Ma, se quello fin qui esposto rappresenta il contenuto, il nocciolo, la sostanza dell’opera sorrentiniana, e su questo contenuto ogni interpretazione e discussione è aperta, sugli aspetti estetici del film (regia, sceneggiatura, dialoghi, fotografia, scenografia, colonna sonora, ecc.) mi sembra di poter dire, con una certa approssimazione, che i risultati non siano all’altezza della media della filmografia di Paolo Sorrentino, meno che meno se confrontiamo Parthenope con quello che, a mio avviso, rappresenta e rimane il capolavoro del regista napoletano, vale a dire Le conseguenze dell’amore (2004), un film perfetto sotto ogni punto di vista.

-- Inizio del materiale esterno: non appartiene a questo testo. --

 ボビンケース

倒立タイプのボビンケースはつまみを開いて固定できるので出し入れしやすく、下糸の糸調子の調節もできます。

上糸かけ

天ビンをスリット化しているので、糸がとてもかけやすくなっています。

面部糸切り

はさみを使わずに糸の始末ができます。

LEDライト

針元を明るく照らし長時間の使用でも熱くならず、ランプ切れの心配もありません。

Ciò che nuoce a Parthenope è, a mio avviso, l’eccesso (l’amico Roberto Chiesi ha parlato di manierismo alla seconda potenza, un manierismo che ha come modello il consueto manierismo sorrentiniano); l’eccesso nel dipingere i differenti e contrastanti ambienti sociali, gli aspetti urbanistici, i celebri paesaggi-cartoline partenopei; l’eccesso nel rappresentare i sentimenti e le emozioni dei singoli personaggi; ma anche (e qui ha pienamente ragione Roberto Chiesi) la povertà e la banalità dei dialoghi che, a volte, rammentano quelli degli antichi fotoromanzi (non a caso, in una brevissima inquadratura, la cinepresa si sofferma sulla copertina del rotocalco, un tempo diffusissimo, Grand’Hotel).
Un film, in ogni caso, da vedere, per molti aspetti godibile, ma incapace di provocare commozione, e tanto meno entusiasmo. Prendiamolo come fosse una balbettante (senza alcuna irrisione) dichiarazione di odio-amore da parte di Sorrentino verso la sua città.